### Problem details
Which lines run from the one containing "content_type: text/html; charset=utf-8" to the end of the records? Write them out exactly, both ends included, and nothing else.

(Collected data)
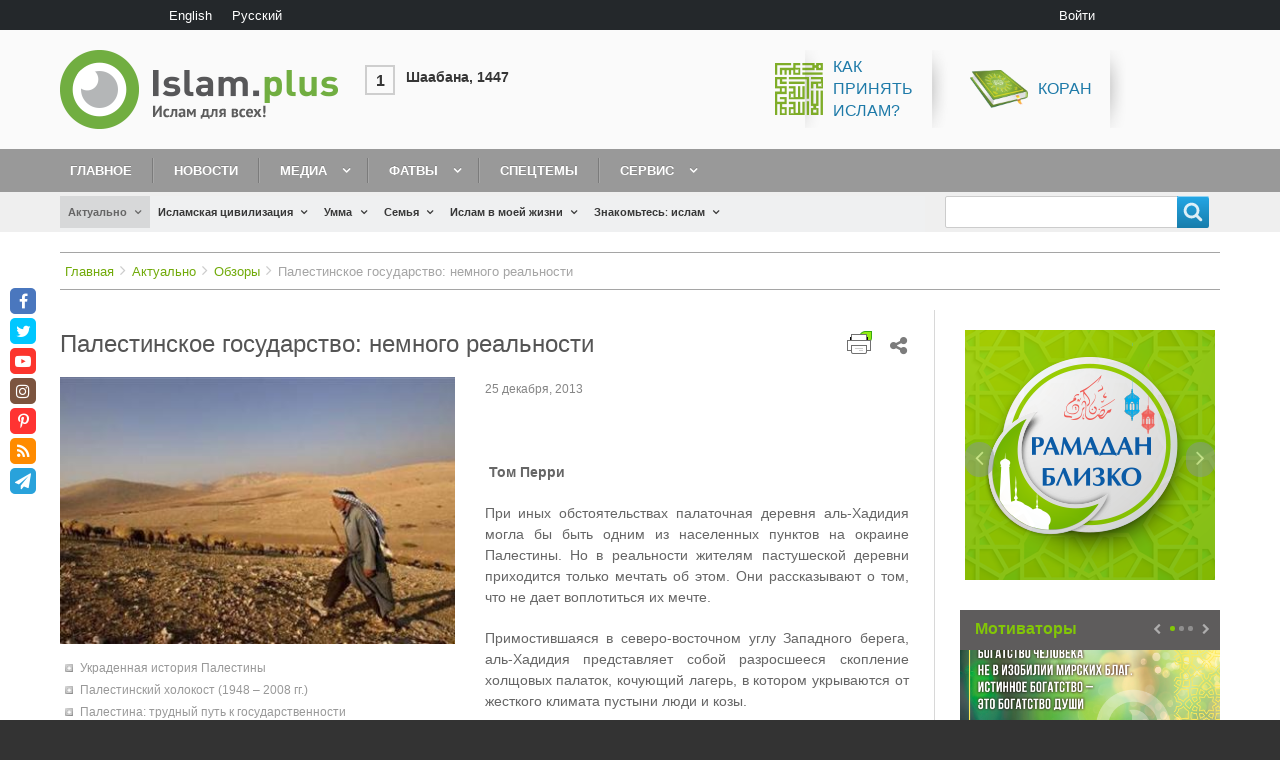

--- FILE ---
content_type: text/html; charset=utf-8
request_url: https://www.google.com/recaptcha/api2/aframe
body_size: 267
content:
<!DOCTYPE HTML><html><head><meta http-equiv="content-type" content="text/html; charset=UTF-8"></head><body><script nonce="MBh5pAEVhMSg0xJ6KMplgw">/** Anti-fraud and anti-abuse applications only. See google.com/recaptcha */ try{var clients={'sodar':'https://pagead2.googlesyndication.com/pagead/sodar?'};window.addEventListener("message",function(a){try{if(a.source===window.parent){var b=JSON.parse(a.data);var c=clients[b['id']];if(c){var d=document.createElement('img');d.src=c+b['params']+'&rc='+(localStorage.getItem("rc::a")?sessionStorage.getItem("rc::b"):"");window.document.body.appendChild(d);sessionStorage.setItem("rc::e",parseInt(sessionStorage.getItem("rc::e")||0)+1);localStorage.setItem("rc::h",'1768953293347');}}}catch(b){}});window.parent.postMessage("_grecaptcha_ready", "*");}catch(b){}</script></body></html>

### Answer to this problem
content_type: text/html; charset=utf-8
request_url: https://www.google.com/recaptcha/api2/aframe
body_size: 267
content:
<!DOCTYPE HTML><html><head><meta http-equiv="content-type" content="text/html; charset=UTF-8"></head><body><script nonce="MBh5pAEVhMSg0xJ6KMplgw">/** Anti-fraud and anti-abuse applications only. See google.com/recaptcha */ try{var clients={'sodar':'https://pagead2.googlesyndication.com/pagead/sodar?'};window.addEventListener("message",function(a){try{if(a.source===window.parent){var b=JSON.parse(a.data);var c=clients[b['id']];if(c){var d=document.createElement('img');d.src=c+b['params']+'&rc='+(localStorage.getItem("rc::a")?sessionStorage.getItem("rc::b"):"");window.document.body.appendChild(d);sessionStorage.setItem("rc::e",parseInt(sessionStorage.getItem("rc::e")||0)+1);localStorage.setItem("rc::h",'1768953293347');}}}catch(b){}});window.parent.postMessage("_grecaptcha_ready", "*");}catch(b){}</script></body></html>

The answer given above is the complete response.